• „Wir müssen Konzepte entwickeln!“- Personalräte der Universitätskliniken diskutierten über Befristung und Arbeitszeit

    Landespersonalrätekonferenz des Marburger Bundes in Karlsruhe
    12.März 2018
    Am 5. März 2018 trafen sich 15 Personalräte aus den vier baden-württembergischen Universitätskliniken, um in Karlsruhe die Themen „Befristung von Arbeitsverhältnissen mit Ärztinnen und Ärzten an Universitätskliniken“ sowie „Arbeitszeitgesetz und universitärer Klinikalltag – Welche Möglichkeiten hat der Personalrat, um auf die Einhaltung der Regelungen des Arbeitszeitgesetzes hinzuwirken?“ zu bearbeiten.

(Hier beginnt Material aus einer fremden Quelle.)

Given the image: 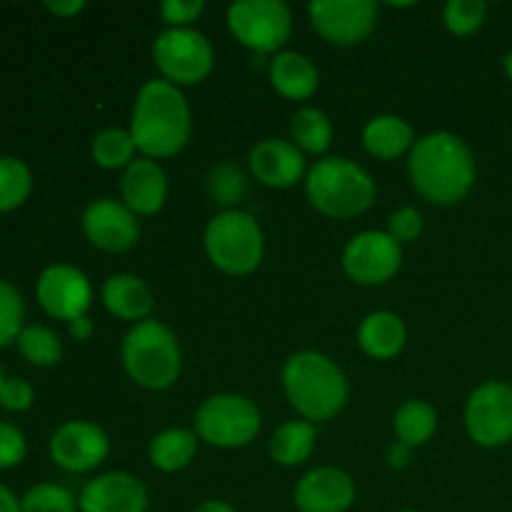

    In seinem Einleitungsvortrag zum Thema „Befristung" ging der stellvertretende Geschäftsführer des MB-Landesverbandes Frieder Schmitt zunächst auf die rechtlichen Rahmenbedingungen der Befristung der ärztlichen Arbeitnehmer an Universitäten ein. Durch die Novellierung des Wissenschaftszeitvertragsgesetzes seien einige Verbesserungen erzielt worden. Im Ergebnis blieben diese aber deutlich hinter den Erwartungen des Marburger Bundes zurück.
    Aus ärztlicher Sicht standen insbesondere die Auswirkungen der durch die Novellierung des Wissenschaftszeitvertragsgesetzes bedingten Festschreibung eines wissenschaftlichen Qualifizierungsziels sowie die rechtlichen Konsequenzen im Hinblick auf die Befristungsdauer im Fokus der Diskussion.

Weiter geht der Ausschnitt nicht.